Extend the book chapter below on recording each author's contribution to a study, continuing directly after its last sentence.

**Text under study**
----------
Chapter 49 Who did what?

More and more journals are asking authors to supply information about who did what. This is an attempt to increase transparency and reduce the incidence of ghost authorship.

There are a lot of politics around authorship. How do you decide whether or not someone did enough to be included on an author line. This is a very important point. All that I will say here is that this should have been decided early on in the study. Everyone should know whether or not they are going to be an author at the time that they participate. No one should ever find out but they were not an author by reading their name in the acknowledgements.

49.1 CRediT where it’s due

After many iterations, there is now a widely recognised list of 14 different ways in which authors can contribute towards a study (Table 49.1). Even when the study is a chapter in your PhD thesis, it’s unlikely that you can put your name next to every role in the CRediT taxonomy. This does give you some realistic perspective about the collaborative nature of science.

TABLE 49.1: There is now a recognised list of different ways in which authors contribute to publications. The CRediT taxonomy allows you to ascribe contributions from each of the authors into one or more of 14 different roles.
Ways in which authors contribute to studies
Conceptualisation
Data curation
Formal Analysis
Funding acquisition
Investigation
Methodology
Project administration
Resources
Software
Supervision
Validation
Visualisation
Writing – original draft
Writing – review and editing

If you want to know more about each of these roles and how they are defined in the CRediT taxonomy then please visit the site. You can also ‘claim’ these roles under your Rescognito profile, linked to your ORCID account.

Even if the journal that you are submitting to does not use the credit taxonomy. I would suggest that you use this as the basis for your saying who did what in the publication. See a blog article on this here. Otherwise, you could end up with what is known as hyperauthorship, a phenomenon evidenced by massive co-authorship levels (Cronin, 2001).
----------
**Dataset**
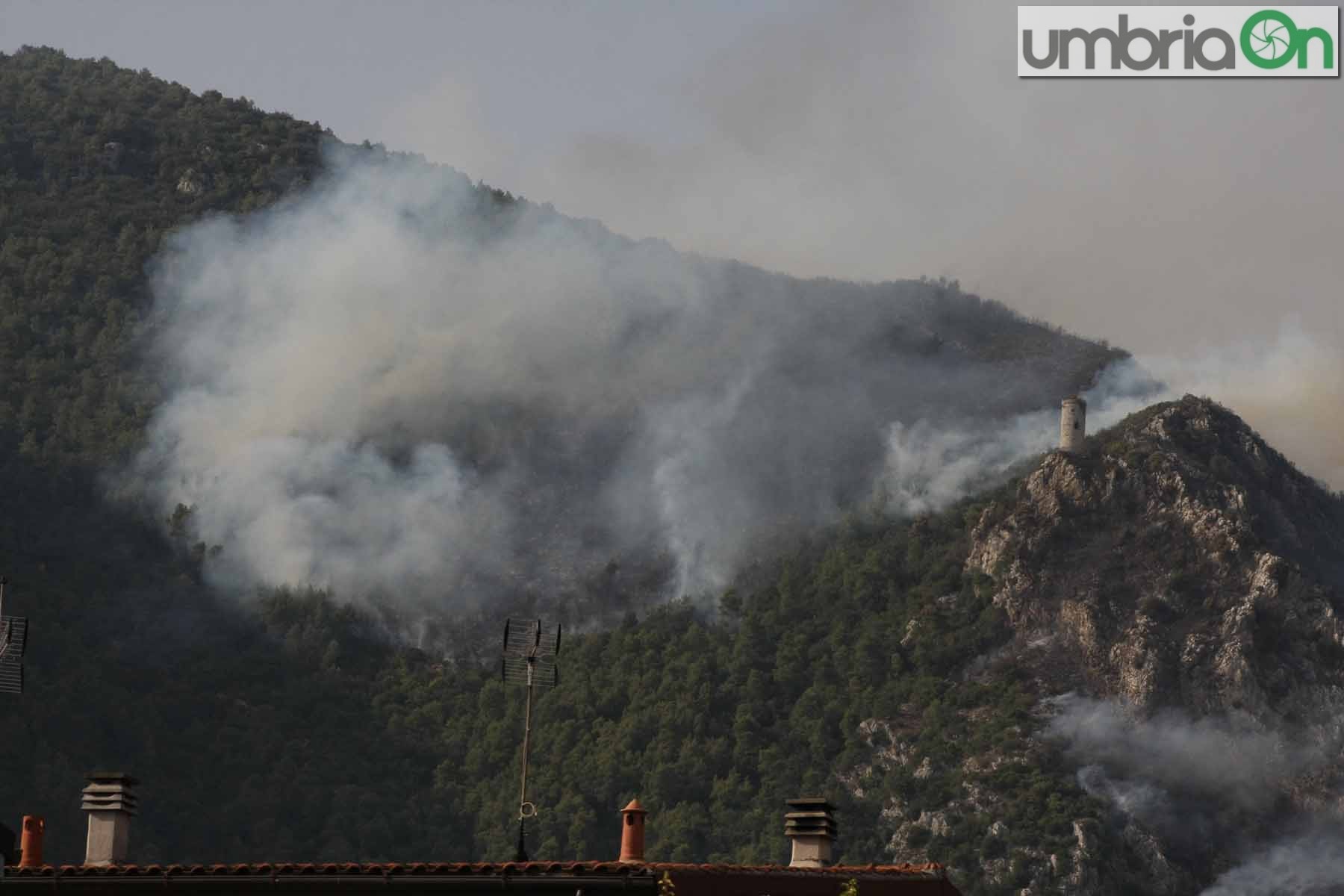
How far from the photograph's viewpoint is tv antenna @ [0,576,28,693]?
215 ft

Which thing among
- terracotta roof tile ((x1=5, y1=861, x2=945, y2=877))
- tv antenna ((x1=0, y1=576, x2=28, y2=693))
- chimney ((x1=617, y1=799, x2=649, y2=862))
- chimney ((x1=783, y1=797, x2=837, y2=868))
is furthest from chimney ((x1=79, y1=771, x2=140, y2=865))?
chimney ((x1=783, y1=797, x2=837, y2=868))

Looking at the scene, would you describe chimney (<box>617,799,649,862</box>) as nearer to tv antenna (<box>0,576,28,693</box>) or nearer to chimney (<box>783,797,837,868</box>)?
chimney (<box>783,797,837,868</box>)

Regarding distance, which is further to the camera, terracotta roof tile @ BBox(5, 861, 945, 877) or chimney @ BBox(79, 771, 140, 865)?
chimney @ BBox(79, 771, 140, 865)

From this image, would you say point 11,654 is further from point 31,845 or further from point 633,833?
point 633,833

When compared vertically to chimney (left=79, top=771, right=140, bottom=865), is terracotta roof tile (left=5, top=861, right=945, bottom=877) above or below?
below

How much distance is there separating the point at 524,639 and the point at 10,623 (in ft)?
39.4

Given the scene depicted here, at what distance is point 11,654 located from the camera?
6762cm

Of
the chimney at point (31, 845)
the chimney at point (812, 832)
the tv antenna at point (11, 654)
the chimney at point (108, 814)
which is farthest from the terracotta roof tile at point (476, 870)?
the tv antenna at point (11, 654)

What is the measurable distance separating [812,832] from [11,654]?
828 inches

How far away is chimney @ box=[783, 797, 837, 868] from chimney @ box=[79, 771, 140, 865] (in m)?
14.6

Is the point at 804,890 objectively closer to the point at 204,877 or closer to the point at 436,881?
the point at 436,881

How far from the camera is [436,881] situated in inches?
2063

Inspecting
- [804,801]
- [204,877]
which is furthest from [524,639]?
[204,877]

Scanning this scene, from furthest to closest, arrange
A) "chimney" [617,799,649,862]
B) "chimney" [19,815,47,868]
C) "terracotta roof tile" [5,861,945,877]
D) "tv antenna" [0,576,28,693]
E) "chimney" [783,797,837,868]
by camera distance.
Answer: "tv antenna" [0,576,28,693] < "chimney" [19,815,47,868] < "chimney" [783,797,837,868] < "chimney" [617,799,649,862] < "terracotta roof tile" [5,861,945,877]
----------
**Written answer**
49.2 Ordering the author line up

In Biological Sciences, it is traditional for the author who did most of the work to take the first position. For you and your thesis you are most likely to be the first author, certainly for all of your thesis chapters.

The last position is normally for the head of the laboratory in which the work was undertaken. This would usually be your advisor, but could be another collaborator, if, for example, you went to do some work in their laboratory. Funding also plays a role here, and if you are unsure about who should be listed last, then ask your advisor.

In between the first and last authors is a bit of a no-man’s land. Some people order it by who did most (closest to first), but then there is also a push to be closest to last place (closest to being more senior). Alphabetical also works, but that often benefits or penalises those who have names that regularly appear higher up or lower down in the alphabet. One colleague is always first to suggest alphabetical order as he regularly ends up as last author.

There is such a thing as shared first (and even last) authorship. You see these appearing with increasing regularity, marked with an asterisk or other symbol. Hence, there can be several top spots, and these should work just fine for your CV.

References

Cronin B. 2001. Hyperauthorship: A postmodern perversion or evidence of a structural shift in scholarly communication practices? Journal of the American Society for Information Science and Technology 52:558–569. DOI: 10.1002/asi.1097.